▶ Problem details
Copy the records that follow exactly as written, but not their pictures.

▶ Stored records
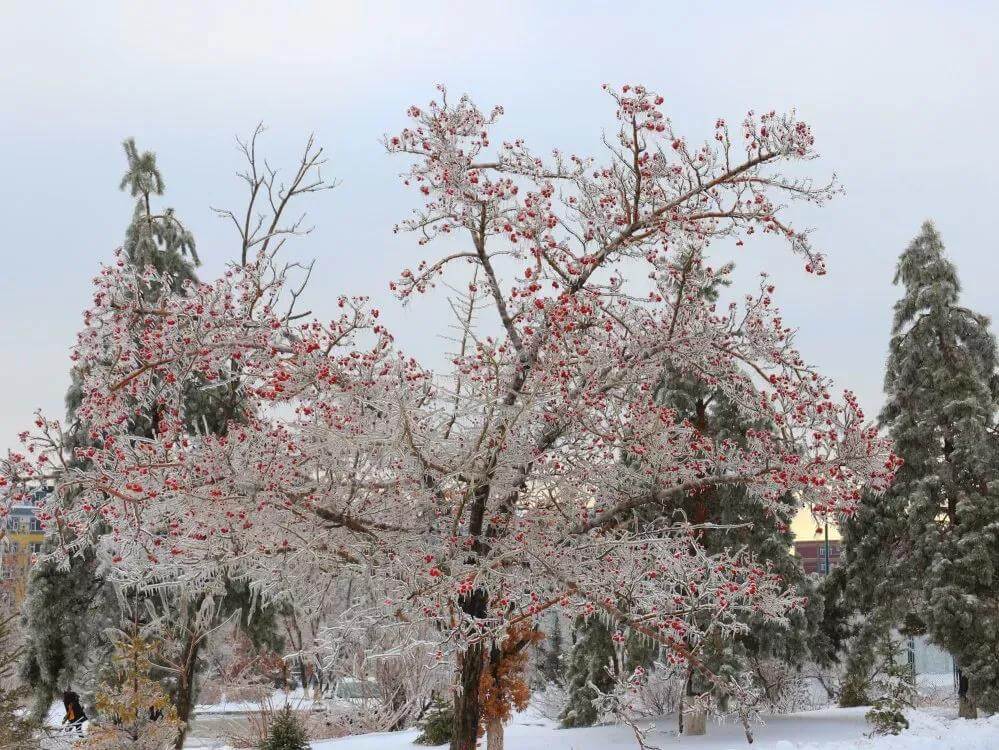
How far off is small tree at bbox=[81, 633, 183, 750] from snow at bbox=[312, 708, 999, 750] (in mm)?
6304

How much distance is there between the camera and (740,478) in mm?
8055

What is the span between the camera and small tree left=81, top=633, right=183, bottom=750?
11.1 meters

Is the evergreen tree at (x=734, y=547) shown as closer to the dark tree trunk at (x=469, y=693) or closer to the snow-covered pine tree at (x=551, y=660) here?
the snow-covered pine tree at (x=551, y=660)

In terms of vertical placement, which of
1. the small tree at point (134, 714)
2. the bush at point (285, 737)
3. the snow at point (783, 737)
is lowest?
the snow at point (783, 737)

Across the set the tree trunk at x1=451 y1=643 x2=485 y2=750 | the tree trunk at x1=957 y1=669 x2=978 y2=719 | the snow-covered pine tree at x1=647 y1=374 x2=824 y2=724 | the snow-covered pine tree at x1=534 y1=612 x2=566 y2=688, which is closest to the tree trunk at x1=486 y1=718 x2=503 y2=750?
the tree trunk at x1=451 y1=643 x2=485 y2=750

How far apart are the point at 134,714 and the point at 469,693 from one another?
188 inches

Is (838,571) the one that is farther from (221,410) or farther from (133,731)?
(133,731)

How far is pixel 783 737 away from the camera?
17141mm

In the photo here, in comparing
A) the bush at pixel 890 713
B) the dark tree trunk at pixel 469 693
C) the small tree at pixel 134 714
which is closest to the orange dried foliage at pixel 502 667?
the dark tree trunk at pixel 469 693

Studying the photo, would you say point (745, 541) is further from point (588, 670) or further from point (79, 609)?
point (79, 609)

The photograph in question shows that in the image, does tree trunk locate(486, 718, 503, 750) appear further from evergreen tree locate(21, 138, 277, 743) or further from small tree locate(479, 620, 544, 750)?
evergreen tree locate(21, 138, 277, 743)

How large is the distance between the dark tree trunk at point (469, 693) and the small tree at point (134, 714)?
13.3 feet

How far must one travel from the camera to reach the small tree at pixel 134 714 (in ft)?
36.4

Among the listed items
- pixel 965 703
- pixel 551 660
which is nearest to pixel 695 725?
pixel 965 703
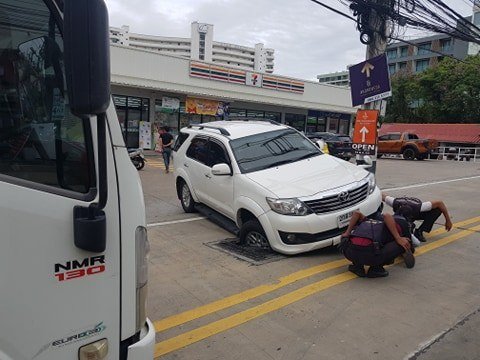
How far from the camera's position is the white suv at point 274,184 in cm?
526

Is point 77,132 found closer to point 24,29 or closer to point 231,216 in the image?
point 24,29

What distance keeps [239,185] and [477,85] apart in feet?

▶ Written answer
How far off is small tree at bbox=[81, 633, 183, 750] from snow at bbox=[312, 708, 999, 750] (in mm)?
6304

How much distance is there between the camera and (740,478) in mm?
8055

What is the span between the camera and small tree left=81, top=633, right=183, bottom=750?
11.1 meters

Is the evergreen tree at (x=734, y=547) shown as closer to the dark tree trunk at (x=469, y=693) or closer to the snow-covered pine tree at (x=551, y=660) here?
the snow-covered pine tree at (x=551, y=660)

In terms of vertical placement, which of
1. the small tree at point (134, 714)
2. the bush at point (285, 737)
3. the snow at point (783, 737)
is lowest?
the snow at point (783, 737)

Across the set the tree trunk at x1=451 y1=643 x2=485 y2=750 | the tree trunk at x1=957 y1=669 x2=978 y2=719 | the snow-covered pine tree at x1=647 y1=374 x2=824 y2=724 | the snow-covered pine tree at x1=534 y1=612 x2=566 y2=688, which is closest to the tree trunk at x1=486 y1=718 x2=503 y2=750?
the tree trunk at x1=451 y1=643 x2=485 y2=750

How far apart are the point at 134,714 and the point at 469,693 from one another?
188 inches

Is (838,571) the one that is farther from (221,410) or farther from (133,731)?
(133,731)

How far is pixel 783 737 away from the camera?
17141mm

In the photo here, in comparing
A) the bush at pixel 890 713
B) the dark tree trunk at pixel 469 693
C) the small tree at pixel 134 714
which is closest to the orange dried foliage at pixel 502 667?
the dark tree trunk at pixel 469 693

Studying the photo, would you say point (745, 541) is further from point (588, 670) or further from point (79, 609)?
point (79, 609)

The photograph in question shows that in the image, does tree trunk locate(486, 718, 503, 750) appear further from evergreen tree locate(21, 138, 277, 743) or further from small tree locate(479, 620, 544, 750)?
evergreen tree locate(21, 138, 277, 743)

How large is the distance between the dark tree trunk at point (469, 693) and the small tree at point (134, 714)?
13.3 feet

How far must one travel from the camera to reach the small tree at pixel 134 714 (in ft)?
36.4

Among the listed items
- pixel 965 703
- pixel 551 660
which is nearest to pixel 695 725?
pixel 965 703
How far from the camera's position is the white suv at point 274,184 in cm?
526

Is point 77,132 found closer to point 24,29 or closer to point 231,216 in the image?
point 24,29

What distance keeps [239,185] and [477,85] apart in feet?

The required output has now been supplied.